(Beginning of Provided passage)

A nearly five-year “unusual mortality event” involving the deaths of hundreds of gray whales along the West Coast is officially over, federal investigators have determined.
During the event, which stretched from Dec. 17, 2018, through Nov. 9, 2023, about 690 gray whales died due to strandings, with peak strandings occurring from December 2018 to December 2020, according to the Fisheries branch of the National Oceanic and Atmospheric Administration (NOAA).
Some 347 whales perished along U.S. shores, while 316 died and in Mexico and 27 in Canada, per NOAA Fisheries.
Over the course of the event, scientists estimated that the eastern North Pacific gray whale population incurred a roughly 40 percent decline.
The strandings were linked to localized ecosystem changes in the animal’s Subarctic and Arctic feeding areas, which led to surges in malnutrition, decreased birth rates and heightened mortality, the agency noted.
“We know the population has demonstrated strong resilience in the past,” Deborah Fauquier, veterinary medical officer for the NOAA Fisheries Marine Mammal Health and Stranding Response Program, said in a statement.
“We will be watching to ensure we know how the whales recover,” added Fauquier, who also served as coordinator of the 2019-2023 Gray Whale Unusual Mortality Event.

(End of Provided passage)
(Beginning of Data to examine)

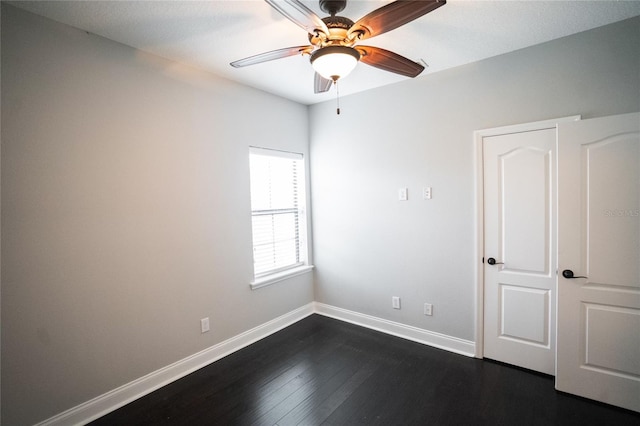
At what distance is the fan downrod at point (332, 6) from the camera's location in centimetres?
167

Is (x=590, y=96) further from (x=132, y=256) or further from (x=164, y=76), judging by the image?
(x=132, y=256)

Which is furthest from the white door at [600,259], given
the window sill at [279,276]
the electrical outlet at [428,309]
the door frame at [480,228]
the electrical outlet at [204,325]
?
the electrical outlet at [204,325]

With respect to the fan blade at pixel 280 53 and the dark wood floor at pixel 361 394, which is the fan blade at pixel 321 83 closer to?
the fan blade at pixel 280 53

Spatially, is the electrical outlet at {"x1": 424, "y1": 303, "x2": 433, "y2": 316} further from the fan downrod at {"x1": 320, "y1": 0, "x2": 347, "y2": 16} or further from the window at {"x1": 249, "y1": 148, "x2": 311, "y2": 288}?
the fan downrod at {"x1": 320, "y1": 0, "x2": 347, "y2": 16}

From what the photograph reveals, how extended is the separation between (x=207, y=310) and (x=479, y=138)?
114 inches

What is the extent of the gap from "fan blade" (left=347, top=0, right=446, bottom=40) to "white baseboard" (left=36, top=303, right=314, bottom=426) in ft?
9.08

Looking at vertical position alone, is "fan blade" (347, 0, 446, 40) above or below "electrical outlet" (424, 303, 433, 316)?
above

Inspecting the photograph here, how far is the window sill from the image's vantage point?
3.16 meters

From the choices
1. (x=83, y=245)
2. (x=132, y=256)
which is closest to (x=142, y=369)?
(x=132, y=256)

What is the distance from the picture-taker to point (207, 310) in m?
2.75

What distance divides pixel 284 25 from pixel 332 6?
0.41 m

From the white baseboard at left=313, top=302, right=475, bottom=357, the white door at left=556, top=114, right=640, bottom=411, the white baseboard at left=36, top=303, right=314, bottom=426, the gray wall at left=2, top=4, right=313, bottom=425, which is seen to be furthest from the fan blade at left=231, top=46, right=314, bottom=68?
the white baseboard at left=313, top=302, right=475, bottom=357

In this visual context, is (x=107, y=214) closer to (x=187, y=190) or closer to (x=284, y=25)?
(x=187, y=190)

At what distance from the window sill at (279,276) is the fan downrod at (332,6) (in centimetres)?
247
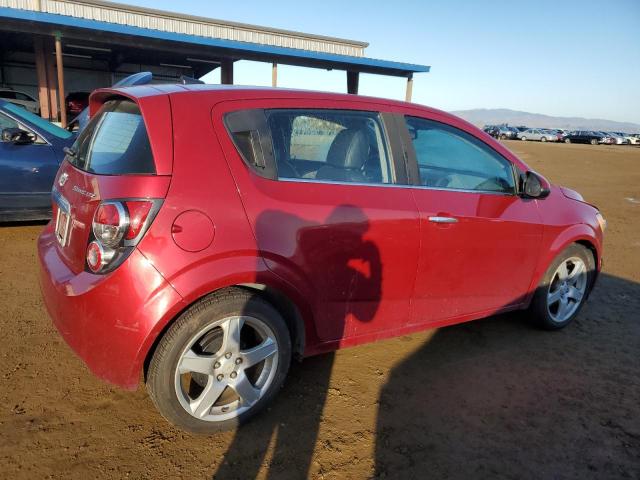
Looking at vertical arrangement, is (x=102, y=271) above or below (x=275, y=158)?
below

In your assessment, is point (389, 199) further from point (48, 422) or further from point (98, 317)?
point (48, 422)

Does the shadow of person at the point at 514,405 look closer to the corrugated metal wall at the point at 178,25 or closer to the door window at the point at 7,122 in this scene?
the door window at the point at 7,122

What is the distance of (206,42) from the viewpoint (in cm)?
1600

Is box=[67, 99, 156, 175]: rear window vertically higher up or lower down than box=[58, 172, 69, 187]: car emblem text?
higher up

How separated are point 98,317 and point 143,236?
44cm

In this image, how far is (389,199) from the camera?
2.70 meters

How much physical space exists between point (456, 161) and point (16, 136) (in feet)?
15.9

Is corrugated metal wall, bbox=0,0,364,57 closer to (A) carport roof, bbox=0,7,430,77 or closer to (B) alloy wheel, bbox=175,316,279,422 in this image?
(A) carport roof, bbox=0,7,430,77

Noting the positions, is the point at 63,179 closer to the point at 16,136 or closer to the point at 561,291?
the point at 16,136

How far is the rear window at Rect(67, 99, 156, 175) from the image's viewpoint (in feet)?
7.25

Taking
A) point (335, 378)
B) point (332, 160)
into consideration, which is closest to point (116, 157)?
point (332, 160)

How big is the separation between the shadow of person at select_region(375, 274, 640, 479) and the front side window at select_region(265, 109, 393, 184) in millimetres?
1358

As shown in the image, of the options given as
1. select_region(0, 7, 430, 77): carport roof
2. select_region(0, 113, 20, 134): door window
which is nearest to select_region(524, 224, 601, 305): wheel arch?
select_region(0, 113, 20, 134): door window

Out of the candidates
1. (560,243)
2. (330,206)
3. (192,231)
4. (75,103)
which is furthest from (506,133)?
(192,231)
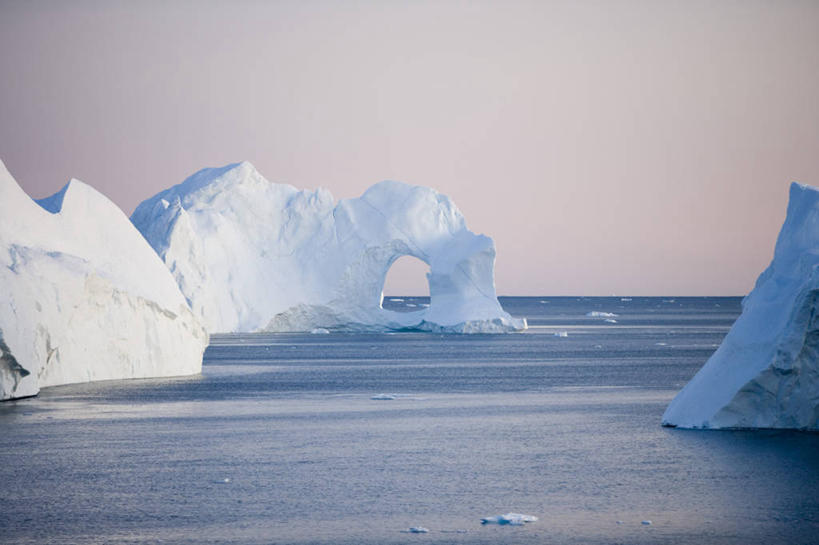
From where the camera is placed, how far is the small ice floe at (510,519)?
1059cm

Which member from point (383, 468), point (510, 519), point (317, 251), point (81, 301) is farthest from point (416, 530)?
point (317, 251)

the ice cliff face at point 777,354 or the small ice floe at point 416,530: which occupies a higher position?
the ice cliff face at point 777,354

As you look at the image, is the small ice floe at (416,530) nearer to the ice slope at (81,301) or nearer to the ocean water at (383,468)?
the ocean water at (383,468)

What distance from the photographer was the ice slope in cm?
2184

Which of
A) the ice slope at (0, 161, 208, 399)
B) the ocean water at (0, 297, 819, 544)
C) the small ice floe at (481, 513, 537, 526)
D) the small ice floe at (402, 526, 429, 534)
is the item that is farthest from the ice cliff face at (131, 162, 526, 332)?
the small ice floe at (402, 526, 429, 534)

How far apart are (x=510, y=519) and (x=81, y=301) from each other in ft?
55.5

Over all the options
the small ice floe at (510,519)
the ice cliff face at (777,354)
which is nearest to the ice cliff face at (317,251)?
the ice cliff face at (777,354)

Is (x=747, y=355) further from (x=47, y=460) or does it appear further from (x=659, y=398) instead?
(x=47, y=460)

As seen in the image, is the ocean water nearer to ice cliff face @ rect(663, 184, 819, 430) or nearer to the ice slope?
ice cliff face @ rect(663, 184, 819, 430)

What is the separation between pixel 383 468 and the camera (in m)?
14.1

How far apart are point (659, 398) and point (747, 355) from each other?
7.64 m

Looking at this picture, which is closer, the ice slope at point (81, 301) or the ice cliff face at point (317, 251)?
the ice slope at point (81, 301)

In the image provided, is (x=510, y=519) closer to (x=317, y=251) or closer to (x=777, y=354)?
(x=777, y=354)

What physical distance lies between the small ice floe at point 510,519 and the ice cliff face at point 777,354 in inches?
254
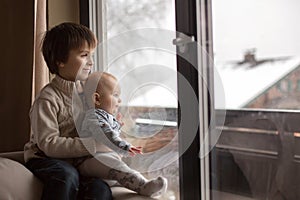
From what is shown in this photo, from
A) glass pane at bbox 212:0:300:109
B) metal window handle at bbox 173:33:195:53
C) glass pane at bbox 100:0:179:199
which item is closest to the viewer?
glass pane at bbox 212:0:300:109

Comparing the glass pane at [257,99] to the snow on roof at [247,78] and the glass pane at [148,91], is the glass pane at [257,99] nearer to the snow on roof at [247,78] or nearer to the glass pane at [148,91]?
the snow on roof at [247,78]

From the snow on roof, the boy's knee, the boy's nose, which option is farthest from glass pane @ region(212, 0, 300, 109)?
the boy's knee

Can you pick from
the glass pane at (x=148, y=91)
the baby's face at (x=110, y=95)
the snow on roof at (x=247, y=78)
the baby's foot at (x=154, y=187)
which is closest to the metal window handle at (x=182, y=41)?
the glass pane at (x=148, y=91)

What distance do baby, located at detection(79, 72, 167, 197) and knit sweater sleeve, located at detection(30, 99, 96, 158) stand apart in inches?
1.7

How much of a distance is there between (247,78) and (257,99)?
82 millimetres

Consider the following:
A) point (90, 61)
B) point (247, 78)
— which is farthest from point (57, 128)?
point (247, 78)

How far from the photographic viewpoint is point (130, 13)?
2.03m

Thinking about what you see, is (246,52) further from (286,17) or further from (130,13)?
(130,13)

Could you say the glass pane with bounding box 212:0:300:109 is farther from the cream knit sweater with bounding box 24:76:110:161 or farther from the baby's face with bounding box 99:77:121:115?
the cream knit sweater with bounding box 24:76:110:161

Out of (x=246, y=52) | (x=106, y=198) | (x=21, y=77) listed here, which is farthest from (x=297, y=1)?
(x=21, y=77)

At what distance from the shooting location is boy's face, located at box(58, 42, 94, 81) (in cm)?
164

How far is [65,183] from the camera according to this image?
1.37 m

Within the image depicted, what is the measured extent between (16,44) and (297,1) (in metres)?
1.51

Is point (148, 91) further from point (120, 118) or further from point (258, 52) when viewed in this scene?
point (258, 52)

(End of Data to examine)

--- Explore the material ---
(1) In one to three sentences, explain what the gray whale article says caused the strandings and what effects followed from that cause.
(2) Please write out the gray whale article word for word from "Over the course" to "Unusual Mortality Event.".

--- Answers for this exercise ---
(1) The strandings were linked to localized ecosystem changes in the gray whales' Subarctic and Arctic feeding areas. Those changes led to surges in malnutrition, decreased birth rates and heightened mortality.

(2)
Over the course of the event, scientists estimated that the eastern North Pacific gray whale population incurred a roughly 40 percent decline.
The strandings were linked to localized ecosystem changes in the animal’s Subarctic and Arctic feeding areas, which led to surges in malnutrition, decreased birth rates and heightened mortality, the agency noted.
“We know the population has demonstrated strong resilience in the past,” Deborah Fauquier, veterinary medical officer for the NOAA Fisheries Marine Mammal Health and Stranding Response Program, said in a statement.
“We will be watching to ensure we know how the whales recover,” added Fauquier, who also served as coordinator of the 2019-2023 Gray Whale Unusual Mortality Event.